Perché un capannone è una struttura semplice, ma solo all'apparenza. Per resistere a una scossa deve aumentare la propria rigidità, attraverso il collegamento tra pilastri e travi o tra le travi e le coperture, come già sanno gli esperti, ma deve anche avere un certo grado di elasticità, per assorbire le vibrazioni senza collassare. Può avere dei punti definiti nel progetto in cui si concentra il danno, per evitare magari un crollo completo. Può essere fatto in modo che non solo resti in piedi, ma possa essere riparato più rapidamente, per far ripartire l'attività produttiva. Non si tratta di aumentare i costi di costruzione né di risparmiare, bensì di capire a fondo quali siano le migliori geometrie per ottenere questi risultati. Geometrie da applicare soprattutto nei punti collegamento tra le varie parti della struttura, appunto.

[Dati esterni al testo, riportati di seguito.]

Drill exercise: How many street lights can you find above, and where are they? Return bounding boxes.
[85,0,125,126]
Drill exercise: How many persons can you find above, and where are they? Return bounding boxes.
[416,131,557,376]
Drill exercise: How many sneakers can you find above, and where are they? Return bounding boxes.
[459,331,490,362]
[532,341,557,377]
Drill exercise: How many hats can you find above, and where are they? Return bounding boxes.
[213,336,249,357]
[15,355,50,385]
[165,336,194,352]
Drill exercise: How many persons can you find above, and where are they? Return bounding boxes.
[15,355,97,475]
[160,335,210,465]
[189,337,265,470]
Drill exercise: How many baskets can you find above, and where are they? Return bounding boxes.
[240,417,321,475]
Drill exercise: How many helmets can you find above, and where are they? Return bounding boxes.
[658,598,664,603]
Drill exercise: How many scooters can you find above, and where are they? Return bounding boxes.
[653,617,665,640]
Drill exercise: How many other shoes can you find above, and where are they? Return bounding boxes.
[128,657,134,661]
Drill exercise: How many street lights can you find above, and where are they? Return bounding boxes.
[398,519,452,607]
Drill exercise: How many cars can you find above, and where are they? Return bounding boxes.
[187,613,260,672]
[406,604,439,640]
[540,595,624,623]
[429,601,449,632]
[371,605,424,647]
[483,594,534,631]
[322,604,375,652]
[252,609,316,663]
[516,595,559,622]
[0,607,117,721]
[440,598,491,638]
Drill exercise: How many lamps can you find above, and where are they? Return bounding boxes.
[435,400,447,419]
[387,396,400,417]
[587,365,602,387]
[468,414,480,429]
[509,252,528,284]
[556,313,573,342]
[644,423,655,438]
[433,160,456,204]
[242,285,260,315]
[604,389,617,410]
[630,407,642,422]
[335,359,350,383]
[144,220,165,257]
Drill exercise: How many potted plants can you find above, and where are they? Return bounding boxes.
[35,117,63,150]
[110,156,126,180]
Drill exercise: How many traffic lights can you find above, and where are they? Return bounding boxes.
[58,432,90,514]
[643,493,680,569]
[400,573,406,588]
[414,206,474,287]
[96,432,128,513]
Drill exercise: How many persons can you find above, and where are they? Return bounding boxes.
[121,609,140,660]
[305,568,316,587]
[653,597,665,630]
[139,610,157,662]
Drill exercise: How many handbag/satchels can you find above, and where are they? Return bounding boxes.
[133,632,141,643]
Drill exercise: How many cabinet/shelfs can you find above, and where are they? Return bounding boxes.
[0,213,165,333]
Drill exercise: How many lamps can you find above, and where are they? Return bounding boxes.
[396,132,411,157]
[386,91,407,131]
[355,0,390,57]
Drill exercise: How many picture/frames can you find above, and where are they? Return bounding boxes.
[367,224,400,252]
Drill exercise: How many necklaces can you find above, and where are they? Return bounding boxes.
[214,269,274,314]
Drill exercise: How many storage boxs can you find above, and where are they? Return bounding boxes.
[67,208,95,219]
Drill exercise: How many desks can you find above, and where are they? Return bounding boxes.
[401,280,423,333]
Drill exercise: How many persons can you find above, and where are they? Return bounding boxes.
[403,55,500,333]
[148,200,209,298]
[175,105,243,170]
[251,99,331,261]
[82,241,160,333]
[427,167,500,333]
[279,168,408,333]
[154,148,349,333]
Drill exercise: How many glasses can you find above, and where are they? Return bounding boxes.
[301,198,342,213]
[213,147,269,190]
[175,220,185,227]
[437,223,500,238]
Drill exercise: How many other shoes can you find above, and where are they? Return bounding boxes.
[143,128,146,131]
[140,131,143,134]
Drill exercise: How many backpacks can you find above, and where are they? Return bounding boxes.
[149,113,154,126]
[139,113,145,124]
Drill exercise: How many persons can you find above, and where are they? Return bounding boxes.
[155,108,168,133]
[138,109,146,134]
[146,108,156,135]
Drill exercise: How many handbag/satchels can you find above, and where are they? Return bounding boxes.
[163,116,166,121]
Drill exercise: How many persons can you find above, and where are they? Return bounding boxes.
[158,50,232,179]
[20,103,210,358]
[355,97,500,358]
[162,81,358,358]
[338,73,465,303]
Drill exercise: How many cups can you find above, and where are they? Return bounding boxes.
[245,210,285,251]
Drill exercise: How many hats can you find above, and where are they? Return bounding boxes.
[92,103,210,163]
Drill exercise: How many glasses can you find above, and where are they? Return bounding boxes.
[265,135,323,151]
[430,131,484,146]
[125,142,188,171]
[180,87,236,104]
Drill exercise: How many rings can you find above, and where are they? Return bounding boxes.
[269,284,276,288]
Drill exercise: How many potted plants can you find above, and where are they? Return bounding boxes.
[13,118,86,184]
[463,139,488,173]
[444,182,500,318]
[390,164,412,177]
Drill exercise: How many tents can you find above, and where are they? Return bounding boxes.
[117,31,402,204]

Tutte queste cose sono state studiate dai 16 soggetti (centri di ricerca, università e associazioni di categoria) che hanno collaborato al progetto SafeCast, costato ben 3,9 milioni di euro e finanziato in buona parte dall'Unione europea. Uno degli atti finali è stata la realizzazione di un modello in scala 1:1 testato al laboratorio Elsa del Centro comune di ricerca della Commissione europe di Ispra, in provincia di Varese.

Proprio nel marzo scorso SafeCast era stato presentato anche al Consiglio superiore dei lavori pubblici. Ma, ricorda l'ingegner Maurizio Grandi, direttore di Assobeton, che raggruppa le industrie dei manufatti cementizi, è stato solo l'ultimo passo di una serie di ricerche cominciate addirittura nel 1992 e che hanno già dato i loro risultati. «Purtroppo l'area dove si sono verificati questi sismi fino al 2003 era classificata come non sismica e le scosse a cui abbiamo assistito sono state superiori anche a quelle previste dalle mappe di rischio oggi in vigore. Ma altrove, pensiamo al terremoto dell'Abruzzo, le strutture costruite già con criteri antisismici hanno retto benissimo», racconta Grandi. «Scaricare ogni responsabilità sui prefabbricatori ,che hanno sempre operato secondo la legge e gli standard esistenti, senza trascurare di offrire il proprio contributo per un costante miglioramento degli aspetti relativi alle prestazioni ed alla sicurezza nell'impianto normativo nazionale, è davvero ingeneroso», aggiunge il presidente di Assobeton Renzo Bullo.

Appena concluso SafeCast è già partito un nuovo progetto, ancora dedicato alla sicurezza antisismica. Anche in questo caso sarà l'Unione europea a mettere mano ai propri fondi per finanziare la maggior parte dei 3 milioni di euro che verranno assegnati ai ricercatori per SafeCladding, che dovrà chiarire cosa si può fare per migliorare ancora quello che resta un punto critico delle strutture, cioè i collegamenti tra il telaio e le pareti.